A análise dos dados desagregados de março mostra que os grupos ‘alimentos e bebidas’ e ‘transportes’ foram os principais responsáveis pela pressão inflacionária. Enquanto para as duas classes de renda mais baixa, a alta dos preços dos alimentos no domicílio foi o principal fator de pressão inflacionária, para os demais segmentos de renda, os aumentos do grupo transporte, especialmente dos combustíveis, foram os maiores pontos de impacto inflacionário.
Para as famílias de renda mais baixa, a pressão inflacionária exercida pelos alimentos em março foi decorrente de uma alta que atingiu itens de grande relevância para a cesta de consumo, dentre os quais: arroz (que subiu 2,7%), feijão (6,4%), cenoura (31,5%), batata (4,9%), leite (9,3%), ovos (7,1%) e pão francês (3,0%).

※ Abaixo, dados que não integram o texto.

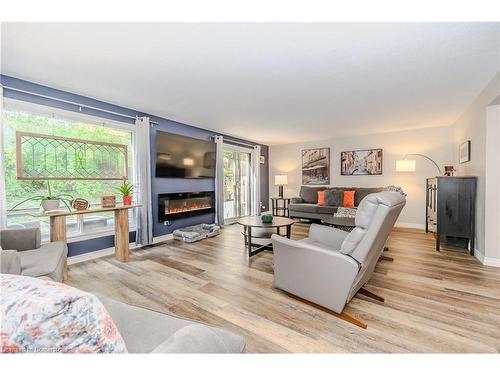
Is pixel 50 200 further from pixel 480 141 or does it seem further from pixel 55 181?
pixel 480 141

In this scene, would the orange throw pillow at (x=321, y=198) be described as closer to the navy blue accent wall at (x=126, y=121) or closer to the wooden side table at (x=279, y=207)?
the wooden side table at (x=279, y=207)

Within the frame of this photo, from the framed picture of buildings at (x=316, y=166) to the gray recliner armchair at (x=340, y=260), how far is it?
454 centimetres

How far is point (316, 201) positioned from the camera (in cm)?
600

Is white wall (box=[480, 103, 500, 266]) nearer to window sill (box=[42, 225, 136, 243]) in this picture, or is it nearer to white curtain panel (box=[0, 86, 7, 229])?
window sill (box=[42, 225, 136, 243])

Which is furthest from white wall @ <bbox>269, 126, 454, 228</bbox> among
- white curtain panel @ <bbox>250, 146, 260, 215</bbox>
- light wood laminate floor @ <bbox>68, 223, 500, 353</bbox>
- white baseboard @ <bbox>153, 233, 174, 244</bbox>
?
white baseboard @ <bbox>153, 233, 174, 244</bbox>

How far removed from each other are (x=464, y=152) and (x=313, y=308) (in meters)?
3.87

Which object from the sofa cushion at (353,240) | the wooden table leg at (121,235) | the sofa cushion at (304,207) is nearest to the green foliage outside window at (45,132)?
the wooden table leg at (121,235)

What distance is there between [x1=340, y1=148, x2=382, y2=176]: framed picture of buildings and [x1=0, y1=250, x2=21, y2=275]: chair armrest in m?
6.12

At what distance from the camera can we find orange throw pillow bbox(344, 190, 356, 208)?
535 centimetres

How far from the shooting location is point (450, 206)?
333 centimetres

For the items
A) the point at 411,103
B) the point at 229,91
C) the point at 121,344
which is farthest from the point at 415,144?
the point at 121,344

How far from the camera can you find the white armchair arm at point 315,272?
1.71m

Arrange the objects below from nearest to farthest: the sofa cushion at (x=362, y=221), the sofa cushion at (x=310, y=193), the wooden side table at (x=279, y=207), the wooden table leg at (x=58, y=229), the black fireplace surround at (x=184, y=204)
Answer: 1. the sofa cushion at (x=362, y=221)
2. the wooden table leg at (x=58, y=229)
3. the black fireplace surround at (x=184, y=204)
4. the sofa cushion at (x=310, y=193)
5. the wooden side table at (x=279, y=207)

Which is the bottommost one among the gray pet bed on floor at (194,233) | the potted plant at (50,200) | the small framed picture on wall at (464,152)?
the gray pet bed on floor at (194,233)
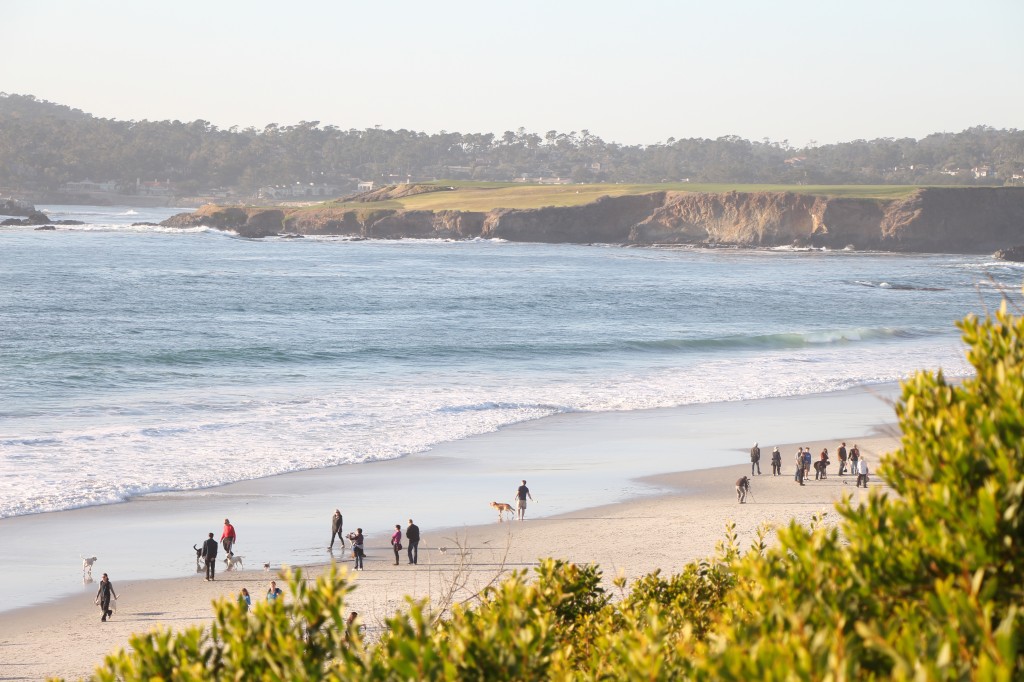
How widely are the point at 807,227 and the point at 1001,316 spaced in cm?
11072

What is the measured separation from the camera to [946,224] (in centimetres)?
10794

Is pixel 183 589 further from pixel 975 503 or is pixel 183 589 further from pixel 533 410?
pixel 533 410

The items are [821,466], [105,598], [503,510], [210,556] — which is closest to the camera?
[105,598]

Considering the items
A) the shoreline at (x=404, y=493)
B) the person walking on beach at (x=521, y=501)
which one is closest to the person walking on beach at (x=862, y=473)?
the shoreline at (x=404, y=493)

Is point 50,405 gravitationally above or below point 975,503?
below

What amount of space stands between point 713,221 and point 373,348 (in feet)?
255

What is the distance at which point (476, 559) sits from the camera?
59.1 feet

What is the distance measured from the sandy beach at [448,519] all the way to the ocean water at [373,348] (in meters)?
1.83

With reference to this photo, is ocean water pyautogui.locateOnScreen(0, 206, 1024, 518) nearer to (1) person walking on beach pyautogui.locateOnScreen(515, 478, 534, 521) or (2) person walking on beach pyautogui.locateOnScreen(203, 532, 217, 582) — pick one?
(2) person walking on beach pyautogui.locateOnScreen(203, 532, 217, 582)

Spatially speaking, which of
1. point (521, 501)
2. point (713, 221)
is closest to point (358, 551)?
point (521, 501)

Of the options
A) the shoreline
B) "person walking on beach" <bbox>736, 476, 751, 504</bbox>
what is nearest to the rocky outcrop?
the shoreline

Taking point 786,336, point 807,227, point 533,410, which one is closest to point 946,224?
point 807,227

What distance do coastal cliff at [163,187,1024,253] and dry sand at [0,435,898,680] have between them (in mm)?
90007

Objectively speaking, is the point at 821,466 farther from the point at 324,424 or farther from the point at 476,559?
the point at 324,424
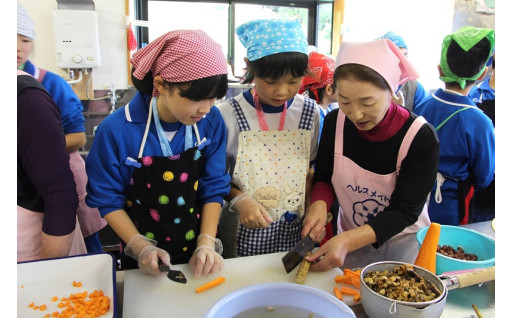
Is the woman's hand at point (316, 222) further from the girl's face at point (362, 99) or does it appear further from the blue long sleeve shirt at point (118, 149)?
the blue long sleeve shirt at point (118, 149)

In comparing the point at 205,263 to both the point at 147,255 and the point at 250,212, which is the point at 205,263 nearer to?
the point at 147,255

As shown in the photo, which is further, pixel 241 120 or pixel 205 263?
pixel 241 120

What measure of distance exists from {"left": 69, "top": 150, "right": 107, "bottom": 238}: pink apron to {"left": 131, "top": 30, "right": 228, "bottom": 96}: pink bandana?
2.65 ft

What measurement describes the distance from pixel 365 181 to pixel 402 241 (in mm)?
270

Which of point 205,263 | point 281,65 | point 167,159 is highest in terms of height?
point 281,65

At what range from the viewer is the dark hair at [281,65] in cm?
114

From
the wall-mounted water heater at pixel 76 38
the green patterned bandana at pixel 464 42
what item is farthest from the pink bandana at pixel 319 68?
the wall-mounted water heater at pixel 76 38

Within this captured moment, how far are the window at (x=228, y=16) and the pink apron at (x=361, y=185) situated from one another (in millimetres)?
2438

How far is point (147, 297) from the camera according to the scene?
0.85 m

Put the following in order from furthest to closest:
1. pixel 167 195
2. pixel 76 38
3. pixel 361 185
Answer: pixel 76 38 → pixel 361 185 → pixel 167 195

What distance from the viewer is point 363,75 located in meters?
1.02

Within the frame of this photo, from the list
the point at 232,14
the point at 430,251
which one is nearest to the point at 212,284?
the point at 430,251

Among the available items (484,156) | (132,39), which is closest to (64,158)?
(484,156)

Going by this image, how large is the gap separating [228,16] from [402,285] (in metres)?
3.30
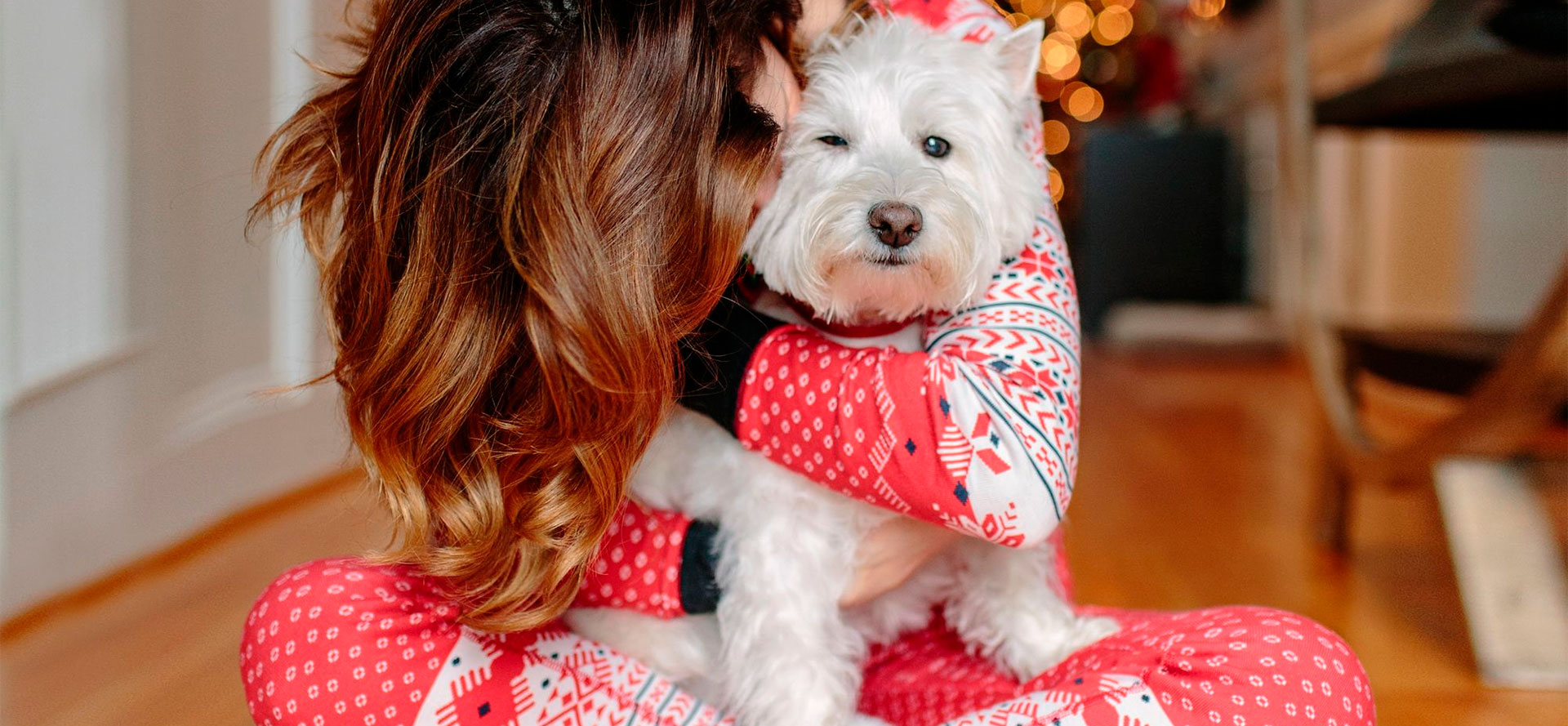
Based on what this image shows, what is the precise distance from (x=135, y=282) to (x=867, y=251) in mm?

Já a pressão do grupo ‘transportes’ reflete mais o reajuste das tarifas de ônibus urbano (1,3%) e interestadual (3,0%) do que o aumento dos combustíveis, dado que o peso deste item na cesta de consumo dessas famílias é relativamente pequeno. Ainda que em menor intensidade, o grupo ‘habitação’ também impactou a inflação para as famílias de menor renda, principalmente por conta dos aumentos de 6,6% do preço do gás de botijão e de 1,1% da energia elétrica.
Enquanto isso, a pressão inflacionária para as famílias de renda mais alta veio principalmente do grupo ‘transportes’, repercutindo a alta de 6,7% da gasolina, de 13,7% do óleo diesel e de 8,0% dos transportes por aplicativo - sendo que esses efeitos foram, em parte, atenuados pela queda de 7,3% das passagens aéreas. De forma parecida, a redução de 0,69% dos planos de saúde ajudou a atenuar o impacto do grupo ‘saúde e cuidados pessoais’, que estava pressionado pelos reajustes de 1,3% dos medicamentos e de 2,3% dos produtos de higiene pessoal.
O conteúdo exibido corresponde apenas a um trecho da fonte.